> [THE REQUEST]
Copy out the lines below with "silver hubcap" swapped for "silver wheel cover" everywhere it appears, changing nothing else, and leave the pictures out.

> [EXERCISE MATERIAL]
# # # # #

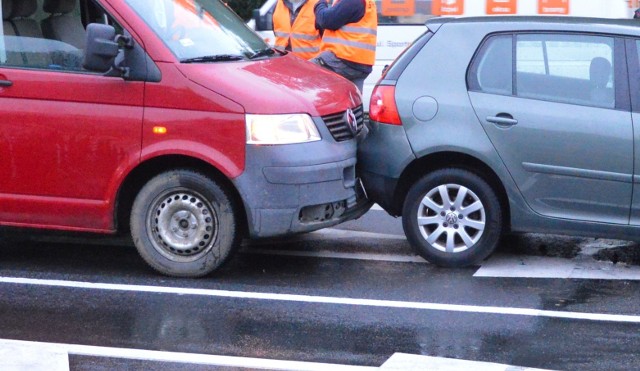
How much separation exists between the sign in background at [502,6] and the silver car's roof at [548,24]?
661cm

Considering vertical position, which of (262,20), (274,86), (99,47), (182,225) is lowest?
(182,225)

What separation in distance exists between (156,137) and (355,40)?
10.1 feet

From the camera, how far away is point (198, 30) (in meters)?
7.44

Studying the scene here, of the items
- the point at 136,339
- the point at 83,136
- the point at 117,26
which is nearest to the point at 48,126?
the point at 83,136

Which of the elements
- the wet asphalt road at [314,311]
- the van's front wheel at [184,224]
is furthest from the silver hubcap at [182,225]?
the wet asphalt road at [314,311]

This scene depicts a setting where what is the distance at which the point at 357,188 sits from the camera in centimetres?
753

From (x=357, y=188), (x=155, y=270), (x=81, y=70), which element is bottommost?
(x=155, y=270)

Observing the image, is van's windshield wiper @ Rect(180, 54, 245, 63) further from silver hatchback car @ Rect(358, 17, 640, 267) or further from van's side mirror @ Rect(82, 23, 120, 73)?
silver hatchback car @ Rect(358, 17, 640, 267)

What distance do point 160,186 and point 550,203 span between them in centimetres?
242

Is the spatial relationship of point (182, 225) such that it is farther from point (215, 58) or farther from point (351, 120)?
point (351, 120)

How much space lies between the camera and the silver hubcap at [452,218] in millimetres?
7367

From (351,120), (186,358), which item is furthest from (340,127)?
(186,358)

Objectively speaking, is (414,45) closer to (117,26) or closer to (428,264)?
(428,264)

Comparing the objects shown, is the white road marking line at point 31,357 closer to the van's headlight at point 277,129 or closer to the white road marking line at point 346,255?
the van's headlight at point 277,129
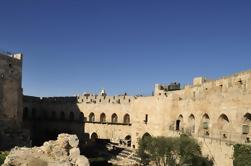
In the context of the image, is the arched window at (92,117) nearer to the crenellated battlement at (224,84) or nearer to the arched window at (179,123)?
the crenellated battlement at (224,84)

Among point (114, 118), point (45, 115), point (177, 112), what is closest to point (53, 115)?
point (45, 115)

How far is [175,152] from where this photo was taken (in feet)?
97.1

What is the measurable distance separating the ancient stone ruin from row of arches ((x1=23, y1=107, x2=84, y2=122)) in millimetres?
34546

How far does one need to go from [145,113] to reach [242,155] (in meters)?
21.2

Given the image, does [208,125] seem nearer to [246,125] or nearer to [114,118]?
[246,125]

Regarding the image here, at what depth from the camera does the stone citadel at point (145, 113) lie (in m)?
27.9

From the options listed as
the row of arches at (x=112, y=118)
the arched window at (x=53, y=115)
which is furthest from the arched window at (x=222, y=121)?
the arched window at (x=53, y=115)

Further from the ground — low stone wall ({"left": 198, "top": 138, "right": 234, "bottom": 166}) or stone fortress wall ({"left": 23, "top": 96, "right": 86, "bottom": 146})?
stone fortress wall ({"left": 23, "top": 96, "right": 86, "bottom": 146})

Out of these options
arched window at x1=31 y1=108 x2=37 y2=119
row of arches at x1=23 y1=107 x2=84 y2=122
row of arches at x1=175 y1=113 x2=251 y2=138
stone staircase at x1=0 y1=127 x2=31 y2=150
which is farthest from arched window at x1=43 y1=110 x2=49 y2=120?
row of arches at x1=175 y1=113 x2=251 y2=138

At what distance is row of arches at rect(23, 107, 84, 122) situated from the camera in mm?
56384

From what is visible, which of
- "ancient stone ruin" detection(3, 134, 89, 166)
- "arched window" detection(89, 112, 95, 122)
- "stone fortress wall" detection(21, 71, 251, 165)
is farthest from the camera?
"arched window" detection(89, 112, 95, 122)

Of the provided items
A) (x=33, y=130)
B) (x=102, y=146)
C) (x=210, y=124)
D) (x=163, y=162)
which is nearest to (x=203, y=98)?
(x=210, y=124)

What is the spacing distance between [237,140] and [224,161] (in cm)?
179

# # # # #

> [CORRECT OUTPUT]
How much separation exists between the sign in background at [502,6] and the silver car's roof at [548,24]?
661cm

Considering vertical position, which of (262,20), (274,86), (99,47), (182,225) is lowest?
(182,225)

What separation in distance exists between (156,137) and (355,40)?
10.1 feet

From the camera, how far away is point (198, 30) (in meters)?
7.44

Studying the scene here, of the items
- the point at 136,339
- the point at 83,136
- the point at 117,26
which is nearest to the point at 48,126?
the point at 83,136

Which of the elements
- the wet asphalt road at [314,311]
- the van's front wheel at [184,224]
is furthest from the silver wheel cover at [182,225]?
the wet asphalt road at [314,311]

This scene depicts a setting where what is the distance at which the point at 357,188 sits from the camera in centimetres?
753

From (x=357, y=188), (x=155, y=270), (x=81, y=70), which element is bottommost?
(x=155, y=270)

Observing the image, is van's windshield wiper @ Rect(180, 54, 245, 63) further from silver hatchback car @ Rect(358, 17, 640, 267) or further from van's side mirror @ Rect(82, 23, 120, 73)?
silver hatchback car @ Rect(358, 17, 640, 267)

What distance do point 160,186 and point 550,203 span between them in centimetres?
242

Is the spatial relationship of point (182, 225) such that it is farther from point (215, 58) or farther from point (351, 120)?
point (351, 120)

How much space lies between the camera and the silver wheel cover at [452,218] in millimetres?
7367

From (351,120), (186,358), which item is furthest from (340,127)?
(186,358)

Objectively speaking, is (414,45) closer to (117,26) or closer to (428,264)?
(428,264)

Comparing the objects shown, is the white road marking line at point 31,357 closer to the van's headlight at point 277,129 or closer to the white road marking line at point 346,255?
the van's headlight at point 277,129
In the context of the image, is the arched window at (92,117) nearer to the crenellated battlement at (224,84) or nearer to the arched window at (179,123)?
the crenellated battlement at (224,84)

Among point (114, 118), point (45, 115), point (177, 112), what is closest to point (53, 115)?
point (45, 115)

How far is [175,152] from where this photo was taken (in feet)?
97.1

What is the measurable distance separating the ancient stone ruin from row of arches ((x1=23, y1=107, x2=84, y2=122)) in millimetres?
34546

How far does one need to go from [145,113] to reach [242,155] (in meters)?
21.2

Given the image, does [208,125] seem nearer to [246,125] or nearer to [114,118]?
[246,125]

Regarding the image here, at what depth from the camera does the stone citadel at point (145, 113) lie (in m)?
27.9

From the options listed as
the row of arches at (x=112, y=118)
the arched window at (x=53, y=115)
which is furthest from the arched window at (x=222, y=121)?
the arched window at (x=53, y=115)

Further from the ground — low stone wall ({"left": 198, "top": 138, "right": 234, "bottom": 166}) or stone fortress wall ({"left": 23, "top": 96, "right": 86, "bottom": 146})?
stone fortress wall ({"left": 23, "top": 96, "right": 86, "bottom": 146})

Out of these options
arched window at x1=31 y1=108 x2=37 y2=119
row of arches at x1=23 y1=107 x2=84 y2=122
row of arches at x1=175 y1=113 x2=251 y2=138
stone staircase at x1=0 y1=127 x2=31 y2=150
which is farthest from arched window at x1=43 y1=110 x2=49 y2=120?
row of arches at x1=175 y1=113 x2=251 y2=138

At what distance is row of arches at rect(23, 107, 84, 122) situated from the camera in mm?
56384

From what is visible, which of
- "ancient stone ruin" detection(3, 134, 89, 166)
- "arched window" detection(89, 112, 95, 122)
- "stone fortress wall" detection(21, 71, 251, 165)
is farthest from the camera?
"arched window" detection(89, 112, 95, 122)

Of the provided items
A) (x=33, y=130)
B) (x=102, y=146)
C) (x=210, y=124)
D) (x=163, y=162)
which is nearest to (x=203, y=98)?
(x=210, y=124)

What is the spacing distance between [237,140] and [224,161] (in cm)?
179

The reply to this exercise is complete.